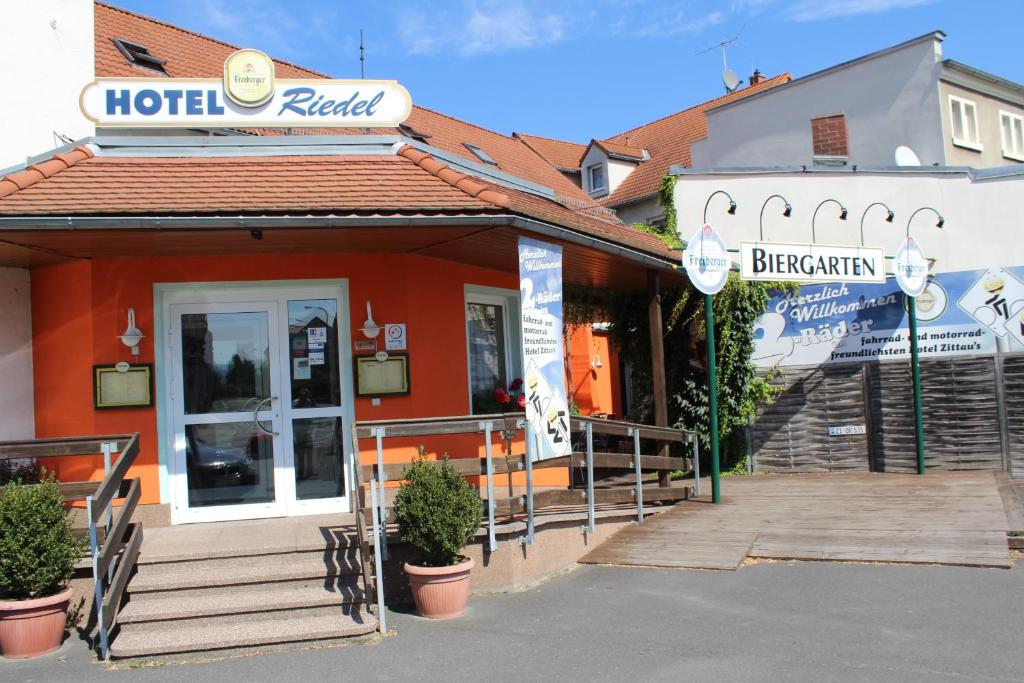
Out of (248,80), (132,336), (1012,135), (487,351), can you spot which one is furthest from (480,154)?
(1012,135)

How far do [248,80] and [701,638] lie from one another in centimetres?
673

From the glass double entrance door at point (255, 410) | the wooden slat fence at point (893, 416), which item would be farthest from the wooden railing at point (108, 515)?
the wooden slat fence at point (893, 416)

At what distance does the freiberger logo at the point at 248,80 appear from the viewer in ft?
29.5

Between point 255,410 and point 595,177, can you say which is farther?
point 595,177

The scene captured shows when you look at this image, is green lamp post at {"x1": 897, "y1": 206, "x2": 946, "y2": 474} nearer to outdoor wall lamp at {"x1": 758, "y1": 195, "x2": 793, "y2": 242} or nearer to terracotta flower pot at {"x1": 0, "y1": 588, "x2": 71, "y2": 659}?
outdoor wall lamp at {"x1": 758, "y1": 195, "x2": 793, "y2": 242}

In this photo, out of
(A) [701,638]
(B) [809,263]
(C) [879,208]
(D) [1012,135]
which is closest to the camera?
(A) [701,638]

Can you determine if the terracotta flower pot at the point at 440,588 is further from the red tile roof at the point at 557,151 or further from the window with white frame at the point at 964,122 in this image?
the red tile roof at the point at 557,151

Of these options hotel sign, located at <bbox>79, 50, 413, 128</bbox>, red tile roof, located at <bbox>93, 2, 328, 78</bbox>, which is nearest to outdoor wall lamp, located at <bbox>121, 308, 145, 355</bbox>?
hotel sign, located at <bbox>79, 50, 413, 128</bbox>

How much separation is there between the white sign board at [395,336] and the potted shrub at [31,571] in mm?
3619

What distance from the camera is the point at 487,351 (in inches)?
411

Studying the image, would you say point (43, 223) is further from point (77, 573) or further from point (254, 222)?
point (77, 573)

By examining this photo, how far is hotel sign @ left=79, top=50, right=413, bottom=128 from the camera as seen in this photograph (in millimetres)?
8750

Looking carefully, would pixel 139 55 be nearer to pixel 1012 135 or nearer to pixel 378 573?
pixel 378 573

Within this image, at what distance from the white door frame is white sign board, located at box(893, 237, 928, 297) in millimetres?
7432
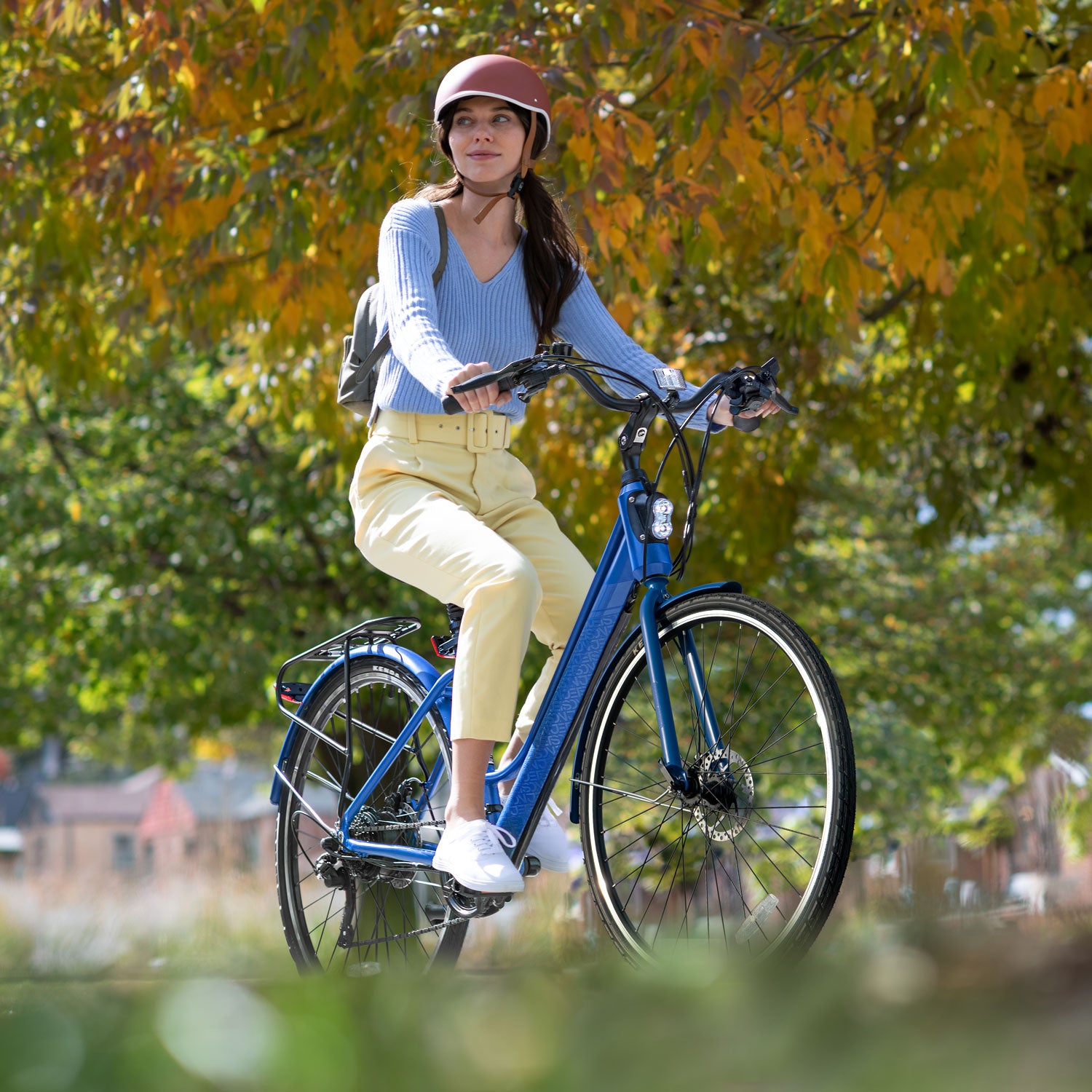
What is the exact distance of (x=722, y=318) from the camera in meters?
9.67

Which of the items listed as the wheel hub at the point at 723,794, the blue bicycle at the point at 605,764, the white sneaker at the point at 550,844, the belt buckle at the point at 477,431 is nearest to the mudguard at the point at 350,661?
the blue bicycle at the point at 605,764

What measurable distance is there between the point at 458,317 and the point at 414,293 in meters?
0.28

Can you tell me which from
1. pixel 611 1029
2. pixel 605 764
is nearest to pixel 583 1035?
pixel 611 1029

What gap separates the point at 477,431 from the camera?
3.62 metres

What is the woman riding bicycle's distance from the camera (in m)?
3.29

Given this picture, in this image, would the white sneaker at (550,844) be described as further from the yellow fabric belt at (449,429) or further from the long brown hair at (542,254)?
the long brown hair at (542,254)

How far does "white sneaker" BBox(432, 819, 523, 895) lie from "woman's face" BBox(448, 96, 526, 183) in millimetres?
1532

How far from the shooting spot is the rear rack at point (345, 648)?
3.98m

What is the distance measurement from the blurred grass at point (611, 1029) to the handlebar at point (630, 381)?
169 cm

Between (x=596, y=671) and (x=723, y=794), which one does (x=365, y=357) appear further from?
(x=723, y=794)

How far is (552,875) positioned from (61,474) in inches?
339

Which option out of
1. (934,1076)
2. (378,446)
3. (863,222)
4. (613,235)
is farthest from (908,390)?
(934,1076)

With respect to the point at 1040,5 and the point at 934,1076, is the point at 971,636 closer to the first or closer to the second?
the point at 1040,5

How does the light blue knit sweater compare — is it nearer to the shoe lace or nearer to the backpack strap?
the backpack strap
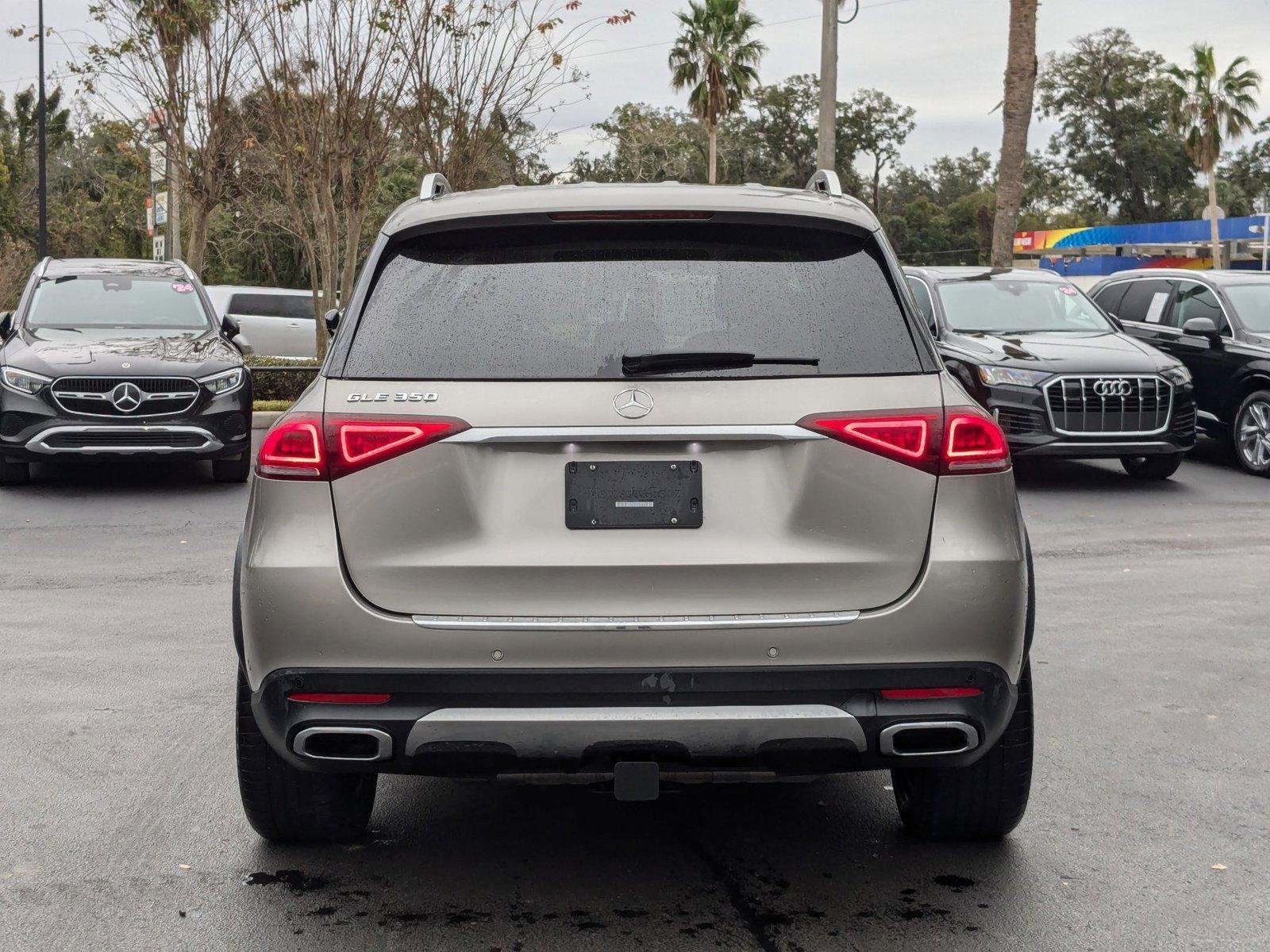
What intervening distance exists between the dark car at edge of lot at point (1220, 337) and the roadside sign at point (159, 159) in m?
12.3

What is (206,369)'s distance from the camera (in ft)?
39.7

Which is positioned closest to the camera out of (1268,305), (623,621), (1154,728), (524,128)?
(623,621)

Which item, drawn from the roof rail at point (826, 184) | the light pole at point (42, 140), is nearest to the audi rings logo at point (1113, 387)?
the roof rail at point (826, 184)

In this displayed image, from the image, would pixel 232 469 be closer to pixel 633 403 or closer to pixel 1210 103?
pixel 633 403

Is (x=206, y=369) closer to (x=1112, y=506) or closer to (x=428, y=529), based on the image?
(x=1112, y=506)

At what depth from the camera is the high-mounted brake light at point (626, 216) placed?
3.75 m

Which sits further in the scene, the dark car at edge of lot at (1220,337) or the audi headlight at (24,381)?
the dark car at edge of lot at (1220,337)

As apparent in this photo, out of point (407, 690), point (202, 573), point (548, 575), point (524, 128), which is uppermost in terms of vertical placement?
point (524, 128)

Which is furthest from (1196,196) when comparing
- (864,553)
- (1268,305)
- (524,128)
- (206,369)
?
(864,553)

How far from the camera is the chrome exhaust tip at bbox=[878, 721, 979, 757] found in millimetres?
3512

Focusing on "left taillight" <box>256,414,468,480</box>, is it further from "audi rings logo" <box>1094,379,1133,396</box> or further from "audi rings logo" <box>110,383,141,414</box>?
"audi rings logo" <box>1094,379,1133,396</box>

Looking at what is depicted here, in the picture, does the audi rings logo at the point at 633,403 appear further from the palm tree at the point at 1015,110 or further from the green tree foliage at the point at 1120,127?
the green tree foliage at the point at 1120,127

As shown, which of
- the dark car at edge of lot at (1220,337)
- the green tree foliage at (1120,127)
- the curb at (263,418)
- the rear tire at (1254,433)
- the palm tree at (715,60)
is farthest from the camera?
the green tree foliage at (1120,127)

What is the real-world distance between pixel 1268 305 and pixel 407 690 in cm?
1287
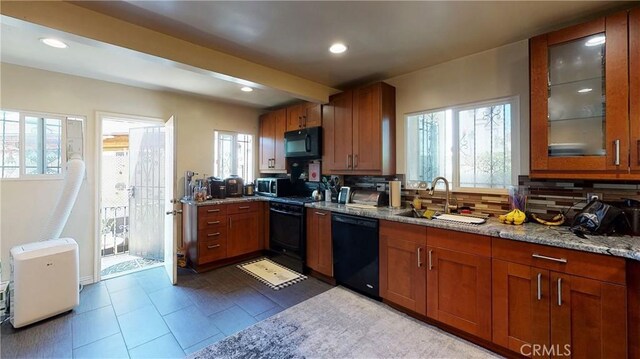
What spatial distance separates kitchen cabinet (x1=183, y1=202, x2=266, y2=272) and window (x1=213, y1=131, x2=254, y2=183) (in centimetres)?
90

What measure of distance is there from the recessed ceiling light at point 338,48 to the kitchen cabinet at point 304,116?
120 cm

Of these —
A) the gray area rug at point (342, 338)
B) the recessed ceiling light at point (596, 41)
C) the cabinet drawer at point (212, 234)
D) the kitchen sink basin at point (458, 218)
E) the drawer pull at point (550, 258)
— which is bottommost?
the gray area rug at point (342, 338)

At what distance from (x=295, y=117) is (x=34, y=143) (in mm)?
3040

§ EXERCISE AIM: Return the material word for word. Pictures are not part of the copy.

§ TASK ANSWER:
Out of (248,80), (132,336), (1012,135), (487,351), can you spot which one is furthest from (480,154)?
(1012,135)

How far do [248,80] and [701,638] lie from one another in centimetres?
673

From the glass double entrance door at point (255, 410) | the wooden slat fence at point (893, 416), which item would be farthest from the wooden railing at point (108, 515)?
the wooden slat fence at point (893, 416)

At what distance does the freiberger logo at the point at 248,80 appear from the viewer in ft?
29.5

Between point 255,410 and point 595,177, can you say which is farther?
point 595,177

The scene captured shows when you look at this image, is green lamp post at {"x1": 897, "y1": 206, "x2": 946, "y2": 474} nearer to outdoor wall lamp at {"x1": 758, "y1": 195, "x2": 793, "y2": 242} or nearer to terracotta flower pot at {"x1": 0, "y1": 588, "x2": 71, "y2": 659}?
outdoor wall lamp at {"x1": 758, "y1": 195, "x2": 793, "y2": 242}

In this photo, out of
(A) [701,638]
(B) [809,263]
(C) [879,208]
(D) [1012,135]
which is closest to the camera?
(A) [701,638]

Can you determine if the terracotta flower pot at the point at 440,588 is further from the red tile roof at the point at 557,151 or further from the window with white frame at the point at 964,122 in this image?
the red tile roof at the point at 557,151

Of these options hotel sign, located at <bbox>79, 50, 413, 128</bbox>, red tile roof, located at <bbox>93, 2, 328, 78</bbox>, which is nearest to outdoor wall lamp, located at <bbox>121, 308, 145, 355</bbox>?
hotel sign, located at <bbox>79, 50, 413, 128</bbox>

How much separation is there between the white sign board at [395,336] and the potted shrub at [31,571] in mm?
3619

What distance from the camera is the point at 487,351 (in inches)?
411

Studying the image, would you say point (43, 223) is further from point (77, 573) or further from point (254, 222)?
point (77, 573)

By examining this photo, how far is hotel sign @ left=79, top=50, right=413, bottom=128 from the camera as seen in this photograph (in millimetres)?
8750

Looking carefully, would pixel 139 55 be nearer to pixel 1012 135 or nearer to pixel 378 573?
pixel 378 573

Within this image, at what distance from the white door frame is white sign board, located at box(893, 237, 928, 297) in millimetres?
7432
What is the exact distance of (x=722, y=318) from the camera in meters?
9.67

Which of the items listed as the wheel hub at the point at 723,794, the blue bicycle at the point at 605,764, the white sneaker at the point at 550,844, the belt buckle at the point at 477,431 is nearest to the mudguard at the point at 350,661?
the blue bicycle at the point at 605,764

What measurable distance is there between the point at 458,317 and the point at 414,293 in meters?
0.28

Can you tell me which from
1. pixel 611 1029
2. pixel 605 764
is nearest to pixel 583 1035?
pixel 611 1029

What gap separates the point at 477,431 from the camera?
3.62 metres

What is the woman riding bicycle's distance from the camera (in m)?
3.29

Given this picture, in this image, would the white sneaker at (550,844) be described as further from the yellow fabric belt at (449,429) or further from the long brown hair at (542,254)?
the long brown hair at (542,254)

How far does "white sneaker" BBox(432, 819, 523, 895) lie from "woman's face" BBox(448, 96, 526, 183) in millimetres?
1532

How far from the shooting spot is the rear rack at point (345, 648)?
3.98m

What is the distance measurement from the blurred grass at point (611, 1029) to the handlebar at point (630, 381)?
169 cm

Between (x=596, y=671) and (x=723, y=794), which one does (x=365, y=357) appear further from?
(x=723, y=794)

How far is (552,875) positioned from (61,474) in inches?
339

Which option out of
1. (934,1076)
2. (378,446)
3. (863,222)
4. (613,235)
is farthest from (908,390)?
(934,1076)

With respect to the point at 1040,5 and the point at 934,1076, is the point at 971,636 closer to the first or closer to the second?
the point at 1040,5

How does the light blue knit sweater compare — is it nearer to the shoe lace or nearer to the backpack strap?
the backpack strap
What intervening distance exists between the dark car at edge of lot at point (1220, 337) and the roadside sign at point (159, 159) in m?
12.3

What is (206,369)'s distance from the camera (in ft)?
39.7

Which is positioned closest to the camera out of (1268,305), (623,621), (1154,728), (524,128)?
(623,621)

Which item, drawn from the roof rail at point (826, 184) | the light pole at point (42, 140), is nearest to the audi rings logo at point (1113, 387)?
the roof rail at point (826, 184)

In this displayed image, from the image, would pixel 232 469 be closer to pixel 633 403 or closer to pixel 1210 103?
pixel 633 403

Is (x=206, y=369) closer to (x=1112, y=506) or closer to (x=428, y=529), based on the image?
(x=1112, y=506)

At what depth from the camera is the high-mounted brake light at point (626, 216) placed?
3.75 m

Which sits further in the scene, the dark car at edge of lot at (1220,337) or the audi headlight at (24,381)?
the dark car at edge of lot at (1220,337)

As apparent in this photo, out of point (407, 690), point (202, 573), point (548, 575), point (524, 128), which is uppermost in terms of vertical placement?
point (524, 128)

Which is furthest from (1196,196) when comparing
- (864,553)
- (1268,305)
- (524,128)
- (206,369)
?
(864,553)

How far from the camera is the chrome exhaust tip at bbox=[878, 721, 979, 757] found in millimetres?
3512

Focusing on "left taillight" <box>256,414,468,480</box>, is it further from "audi rings logo" <box>1094,379,1133,396</box> or further from "audi rings logo" <box>110,383,141,414</box>?
"audi rings logo" <box>1094,379,1133,396</box>

Looking at what is depicted here, in the picture, does the audi rings logo at the point at 633,403 appear further from the palm tree at the point at 1015,110 or further from the green tree foliage at the point at 1120,127?
the green tree foliage at the point at 1120,127

As shown, which of
- the dark car at edge of lot at (1220,337)
- the green tree foliage at (1120,127)
- the curb at (263,418)
- the rear tire at (1254,433)
- the palm tree at (715,60)
is farthest from the camera?
the green tree foliage at (1120,127)

What is the real-world distance between pixel 1268 305 and pixel 407 690 in cm?
1287
What spatial distance separates kitchen cabinet (x1=183, y1=202, x2=266, y2=272) and window (x1=213, y1=131, x2=254, y2=183) (in centimetres)?
90

What measure of distance is there from the recessed ceiling light at point 338,48 to the kitchen cabinet at point 304,116?
120 cm

Of these —
A) the gray area rug at point (342, 338)
B) the recessed ceiling light at point (596, 41)
C) the cabinet drawer at point (212, 234)
D) the kitchen sink basin at point (458, 218)
E) the drawer pull at point (550, 258)
— which is bottommost?
the gray area rug at point (342, 338)

At what distance from (x=295, y=117) is (x=34, y=143) (in mm)?
3040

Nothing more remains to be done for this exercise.